Addressing concerns over stretched AI valuations, the strategists defended the 30x forward P/E of top 30 AI stocks, arguing they offer "superior earnings visibility, greater pricing power, lower balance sheet leverage, and a track record of returning capital" compared to the S&P 470, which trades at 19x.

On capex—a frequent trigger for market pullbacks—the team expects AI-related spending among these 30 firms to grow 34% next year, with AI adoption broadening across sectors.

The "Fear of Becoming Obsolete" (FOBO) mindset is driving businesses and governments to invest in AI, extending its momentum beyond tech and utilities into banking, healthcare, and logistics. The team remains bullish on tech, media, telecom, utilities, and defense, while expecting banks and pharmaceuticals to outperform—though they remain neutral on broader financials and healthcare.

Lakos-Bujas’ team also anticipates higher shareholder payouts and looser fiscal policy under potential legislative easing, which could attract investors. They added that earnings growth linked to deregulation and AI-driven productivity gains remains "underappreciated."

However, they caution that this AI-driven expansion is unfolding in a "K-shaped, bifurcated economy," creating a "winner-takes-all" market—a potential downside. "In such an environment, broad sentiment indicators may remain prone to sharp swings, as seen this year and recently," they noted.

Next year’s market dynamics, they argue, will resemble 2025’s, with continued extreme crowding and record concentration in this year’s top performers.

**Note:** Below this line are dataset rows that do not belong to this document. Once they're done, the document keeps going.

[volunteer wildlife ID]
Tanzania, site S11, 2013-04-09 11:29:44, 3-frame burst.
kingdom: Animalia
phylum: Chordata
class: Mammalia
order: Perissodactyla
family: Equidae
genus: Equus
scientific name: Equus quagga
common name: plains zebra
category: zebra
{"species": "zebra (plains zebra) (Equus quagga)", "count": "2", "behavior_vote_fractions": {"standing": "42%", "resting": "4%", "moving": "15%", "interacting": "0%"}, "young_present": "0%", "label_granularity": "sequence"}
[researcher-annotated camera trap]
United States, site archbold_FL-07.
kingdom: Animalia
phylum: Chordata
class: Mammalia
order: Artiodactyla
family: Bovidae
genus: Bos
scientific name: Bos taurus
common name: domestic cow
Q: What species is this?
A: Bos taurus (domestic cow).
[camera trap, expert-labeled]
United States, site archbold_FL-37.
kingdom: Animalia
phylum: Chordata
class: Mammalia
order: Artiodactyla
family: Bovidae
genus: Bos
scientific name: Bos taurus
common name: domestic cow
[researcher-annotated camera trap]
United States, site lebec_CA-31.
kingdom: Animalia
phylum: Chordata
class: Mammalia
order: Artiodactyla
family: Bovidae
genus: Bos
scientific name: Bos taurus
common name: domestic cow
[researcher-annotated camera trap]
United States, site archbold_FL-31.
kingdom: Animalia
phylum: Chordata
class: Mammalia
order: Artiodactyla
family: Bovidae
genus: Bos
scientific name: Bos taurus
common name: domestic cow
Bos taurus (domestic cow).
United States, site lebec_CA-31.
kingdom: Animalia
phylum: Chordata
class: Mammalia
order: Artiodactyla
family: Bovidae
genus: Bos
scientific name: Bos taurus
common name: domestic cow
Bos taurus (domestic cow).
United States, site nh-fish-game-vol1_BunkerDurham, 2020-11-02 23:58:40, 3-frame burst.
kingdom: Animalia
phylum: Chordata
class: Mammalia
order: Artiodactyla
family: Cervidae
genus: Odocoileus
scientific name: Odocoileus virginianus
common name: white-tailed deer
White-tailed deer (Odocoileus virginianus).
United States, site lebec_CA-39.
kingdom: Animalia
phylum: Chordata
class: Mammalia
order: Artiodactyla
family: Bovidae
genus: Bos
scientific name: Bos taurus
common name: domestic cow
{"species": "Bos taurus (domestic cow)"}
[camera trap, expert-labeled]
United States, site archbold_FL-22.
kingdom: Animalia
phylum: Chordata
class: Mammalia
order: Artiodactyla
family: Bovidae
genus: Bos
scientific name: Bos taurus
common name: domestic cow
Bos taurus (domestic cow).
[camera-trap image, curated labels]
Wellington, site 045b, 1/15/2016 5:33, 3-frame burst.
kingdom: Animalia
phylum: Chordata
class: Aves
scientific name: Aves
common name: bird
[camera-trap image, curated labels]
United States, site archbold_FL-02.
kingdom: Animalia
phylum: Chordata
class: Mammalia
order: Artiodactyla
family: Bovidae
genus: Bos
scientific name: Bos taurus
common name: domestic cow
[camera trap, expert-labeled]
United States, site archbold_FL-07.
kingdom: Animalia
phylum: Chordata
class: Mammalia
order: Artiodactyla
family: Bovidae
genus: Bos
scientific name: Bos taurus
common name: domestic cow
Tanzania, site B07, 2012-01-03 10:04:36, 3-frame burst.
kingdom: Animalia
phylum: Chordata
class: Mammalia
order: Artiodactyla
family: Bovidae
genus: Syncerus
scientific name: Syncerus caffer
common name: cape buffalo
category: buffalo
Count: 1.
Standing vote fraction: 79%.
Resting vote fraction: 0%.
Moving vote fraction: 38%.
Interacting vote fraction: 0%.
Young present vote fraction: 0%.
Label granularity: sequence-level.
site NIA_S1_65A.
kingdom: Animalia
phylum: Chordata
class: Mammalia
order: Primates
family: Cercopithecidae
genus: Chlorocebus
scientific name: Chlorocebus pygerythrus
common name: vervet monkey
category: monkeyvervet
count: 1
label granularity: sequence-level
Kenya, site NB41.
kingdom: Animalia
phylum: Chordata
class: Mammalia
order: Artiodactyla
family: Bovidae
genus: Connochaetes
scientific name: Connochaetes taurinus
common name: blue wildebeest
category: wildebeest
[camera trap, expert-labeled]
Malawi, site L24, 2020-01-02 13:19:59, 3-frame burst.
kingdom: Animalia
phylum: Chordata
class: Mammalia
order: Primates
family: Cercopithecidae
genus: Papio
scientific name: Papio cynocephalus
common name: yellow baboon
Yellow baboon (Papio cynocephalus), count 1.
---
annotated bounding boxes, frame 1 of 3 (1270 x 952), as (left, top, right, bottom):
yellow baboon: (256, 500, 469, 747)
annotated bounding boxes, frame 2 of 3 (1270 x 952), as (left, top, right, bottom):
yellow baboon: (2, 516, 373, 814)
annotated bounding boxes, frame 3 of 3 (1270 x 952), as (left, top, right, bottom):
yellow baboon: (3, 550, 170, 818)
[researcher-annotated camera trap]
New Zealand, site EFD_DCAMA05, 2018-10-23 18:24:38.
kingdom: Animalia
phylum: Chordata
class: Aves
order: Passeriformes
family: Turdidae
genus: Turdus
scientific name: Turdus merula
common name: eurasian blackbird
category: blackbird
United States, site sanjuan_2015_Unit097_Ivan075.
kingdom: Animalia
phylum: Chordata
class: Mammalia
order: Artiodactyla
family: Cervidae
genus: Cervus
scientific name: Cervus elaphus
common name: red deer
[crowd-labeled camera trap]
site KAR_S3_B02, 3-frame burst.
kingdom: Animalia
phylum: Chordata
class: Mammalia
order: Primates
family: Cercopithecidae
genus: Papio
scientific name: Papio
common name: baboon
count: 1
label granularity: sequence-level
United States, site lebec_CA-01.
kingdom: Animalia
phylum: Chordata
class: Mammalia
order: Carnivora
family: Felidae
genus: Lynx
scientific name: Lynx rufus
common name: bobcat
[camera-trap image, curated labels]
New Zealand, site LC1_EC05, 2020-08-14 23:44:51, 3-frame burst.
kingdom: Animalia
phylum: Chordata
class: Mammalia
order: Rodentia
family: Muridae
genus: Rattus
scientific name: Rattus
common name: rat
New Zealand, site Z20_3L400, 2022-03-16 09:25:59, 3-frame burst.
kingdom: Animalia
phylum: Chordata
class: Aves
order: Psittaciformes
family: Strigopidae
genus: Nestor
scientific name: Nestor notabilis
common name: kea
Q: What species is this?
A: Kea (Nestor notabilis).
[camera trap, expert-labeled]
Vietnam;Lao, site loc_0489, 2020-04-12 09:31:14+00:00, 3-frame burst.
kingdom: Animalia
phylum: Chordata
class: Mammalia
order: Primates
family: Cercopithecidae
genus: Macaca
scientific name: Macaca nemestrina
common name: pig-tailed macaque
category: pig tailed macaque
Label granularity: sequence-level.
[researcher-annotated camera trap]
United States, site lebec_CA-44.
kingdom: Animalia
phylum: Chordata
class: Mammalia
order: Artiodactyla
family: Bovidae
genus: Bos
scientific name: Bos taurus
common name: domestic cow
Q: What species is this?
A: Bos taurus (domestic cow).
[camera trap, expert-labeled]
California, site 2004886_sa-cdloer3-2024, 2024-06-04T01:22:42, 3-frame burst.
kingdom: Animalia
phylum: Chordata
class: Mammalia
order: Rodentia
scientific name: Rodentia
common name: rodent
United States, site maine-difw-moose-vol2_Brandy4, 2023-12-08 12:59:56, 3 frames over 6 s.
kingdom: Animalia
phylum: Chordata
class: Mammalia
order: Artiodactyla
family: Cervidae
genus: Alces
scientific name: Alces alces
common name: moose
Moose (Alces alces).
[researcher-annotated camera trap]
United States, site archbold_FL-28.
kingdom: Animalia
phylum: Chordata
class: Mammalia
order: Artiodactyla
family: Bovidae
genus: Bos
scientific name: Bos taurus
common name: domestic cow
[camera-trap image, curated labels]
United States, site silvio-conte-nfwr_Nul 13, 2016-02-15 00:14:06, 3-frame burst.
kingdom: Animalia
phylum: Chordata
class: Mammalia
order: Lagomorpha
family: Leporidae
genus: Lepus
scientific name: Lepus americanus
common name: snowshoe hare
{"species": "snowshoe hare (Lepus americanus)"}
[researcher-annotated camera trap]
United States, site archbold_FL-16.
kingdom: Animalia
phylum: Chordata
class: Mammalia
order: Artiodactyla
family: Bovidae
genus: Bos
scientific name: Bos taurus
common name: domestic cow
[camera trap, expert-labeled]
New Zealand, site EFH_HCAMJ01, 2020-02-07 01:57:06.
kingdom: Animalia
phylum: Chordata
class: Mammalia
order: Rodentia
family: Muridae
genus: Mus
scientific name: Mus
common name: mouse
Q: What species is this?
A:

Beyond AI, strategic resource stocks—such as rare earths and uranium—should maintain momentum amid U.S.-China competition, supply chain diversification, and AI’s energy demands. Deregulation could also spur new opportunities in finance, housing supply chains, and energy, while tariff-sensitive stocks may offer tactical plays.

Investors are advised to exercise caution, as market conditions remain volatile.